Di fronte ai numeri “contenuti” relativi ai richiedenti asilo nel Regno Unito, la narrativa dell’invasione sembra aver avuto molto peso sull’esito del referendum
Di Alessandro Lanni
“Immigration revolution“, “No end to migrant crisis“, “Migrant crisis in the Channel“, e via così fino a “The invaders” sovrapposto a foto a tutta pagina di un piccolo accampamento di rifugiati su una spiaggia probabilmente del nord della Francia.
Basta poco per avere un’idea del ruolo che la cosiddetta “crisi dei rifugiati” ha giocato nelle sorti del referendum sulla Brexit. È sufficiente la raccolta di prime pagine di quotidiani inglesi realizzata da Kim Ghattas, reporter della Bbc. Un tweet fotografa il frame attraverso cui buona parte della stampa anglosassone ha alimentato il clima infuocato che poi ha condotto al risultato del 23 giugno.
La narrativa dell’invasione
«È la libertà di movimento senza vincoli ad avere determinato il risultato del referendum in Gran Bretagna». Lo ha dichiarato David Cameron nell’ultimo summit europeo al quale ha partecipato nelle vesti di premier inglese. Malgrado l’isola sia fuori da Schengen, la paura dell’invasione ha acceso la miccia del leave, la paura dell’invasione di rifugiati e migranti ha fatto crescere la voglia di tirare su il ponte levatoio sulla Manica.
Si mescola tutto. Una colonna di profughi – probabilmente in Macedonia – diventa il “punto di rottura” in un contestatissimo manifesto dell’Ukip di Nigel Farage.
Un mix letale che tiene insieme chi fugge da una persecuzione, chi da un bombardamento e chi viaggia in cerca di lavoro. E tutto questo malgrado la Gran Bretagna sia stata poco toccata dal flusso di richiedenti asilo che ha scosso gran parte del resto d’Europa l’anno passato.
I rifugiati nel Regno Unito: un flusso stabile
Quali sono i numeri reali dei rifugiati nel Regno Unito? In quanti sono riusciti a passare dall’imbuto di Calais nel 2015 e nei primi mesi del 2016? Proviamo a guardare i dati per fare un po’ di chiarezza.
Secondo Eurostat nel 2015, l’anno della grande emergenza umanitaria e dell’esodo dalla Siria (più Afghanistan e Iraq), il Regno Unito ha registrato “solo” 38.800 richieste d’asilo, un numero obiettivamente esiguo paragonato alle domande d’asilo arrivate in altri paesi di frontiera dell’Ue o in prima fila nell’accoglienza (in Germania quasi 500mila, 175mila in Ungheria e 160mila in Svezia). Per avere un ulteriore riferimento, in Italia l’anno passato erano più di 80mila.

* **Il tuo obiettivo**: Traduci in inglese questa frase del testo sulla Brexit e i rifugiati: "Un mix letale che tiene insieme chi fugge da una persecuzione, chi da un bombardamento e chi viaggia in cerca di lavoro." Queste righe non hanno alcun ruolo nell'esercizio.

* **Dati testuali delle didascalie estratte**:
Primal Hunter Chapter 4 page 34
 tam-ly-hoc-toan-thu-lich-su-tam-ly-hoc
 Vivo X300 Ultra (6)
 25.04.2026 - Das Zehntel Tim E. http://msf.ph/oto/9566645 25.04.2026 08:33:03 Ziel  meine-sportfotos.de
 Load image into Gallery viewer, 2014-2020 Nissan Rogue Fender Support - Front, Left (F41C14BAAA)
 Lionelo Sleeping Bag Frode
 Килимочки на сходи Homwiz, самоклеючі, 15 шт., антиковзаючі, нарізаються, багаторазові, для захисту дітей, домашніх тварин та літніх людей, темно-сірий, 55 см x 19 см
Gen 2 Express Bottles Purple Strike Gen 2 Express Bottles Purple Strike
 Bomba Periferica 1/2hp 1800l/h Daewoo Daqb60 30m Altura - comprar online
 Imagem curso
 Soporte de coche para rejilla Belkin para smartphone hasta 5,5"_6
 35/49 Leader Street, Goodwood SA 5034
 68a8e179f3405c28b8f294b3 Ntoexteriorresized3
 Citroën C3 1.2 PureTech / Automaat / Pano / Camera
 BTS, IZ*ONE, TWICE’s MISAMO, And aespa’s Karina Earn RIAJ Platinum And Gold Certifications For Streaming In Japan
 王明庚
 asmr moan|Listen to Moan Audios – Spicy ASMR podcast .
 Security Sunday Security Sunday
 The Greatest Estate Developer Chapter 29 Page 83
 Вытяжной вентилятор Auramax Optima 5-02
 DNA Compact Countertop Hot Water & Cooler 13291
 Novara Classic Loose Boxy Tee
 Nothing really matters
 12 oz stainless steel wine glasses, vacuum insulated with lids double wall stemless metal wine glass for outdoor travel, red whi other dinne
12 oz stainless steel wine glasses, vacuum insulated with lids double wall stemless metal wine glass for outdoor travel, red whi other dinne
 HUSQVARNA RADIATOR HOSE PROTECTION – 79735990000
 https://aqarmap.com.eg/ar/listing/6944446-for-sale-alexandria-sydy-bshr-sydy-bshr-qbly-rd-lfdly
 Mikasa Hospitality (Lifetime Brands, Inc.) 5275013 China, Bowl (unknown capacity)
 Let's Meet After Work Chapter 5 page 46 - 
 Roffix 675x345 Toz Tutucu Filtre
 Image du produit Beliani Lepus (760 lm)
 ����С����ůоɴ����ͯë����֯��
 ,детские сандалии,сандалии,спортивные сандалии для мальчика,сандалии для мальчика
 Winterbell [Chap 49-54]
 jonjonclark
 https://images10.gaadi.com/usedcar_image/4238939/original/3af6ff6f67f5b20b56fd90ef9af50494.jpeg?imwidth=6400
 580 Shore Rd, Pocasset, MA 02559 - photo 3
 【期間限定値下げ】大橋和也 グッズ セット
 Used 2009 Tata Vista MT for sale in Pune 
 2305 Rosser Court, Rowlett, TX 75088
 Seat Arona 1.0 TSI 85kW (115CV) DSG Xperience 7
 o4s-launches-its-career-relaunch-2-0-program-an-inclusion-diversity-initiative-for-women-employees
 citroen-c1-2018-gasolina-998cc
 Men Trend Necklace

* **Soluzione**: A lethal mix that lumps together those fleeing persecution, those fleeing bombing, and those traveling in search of work.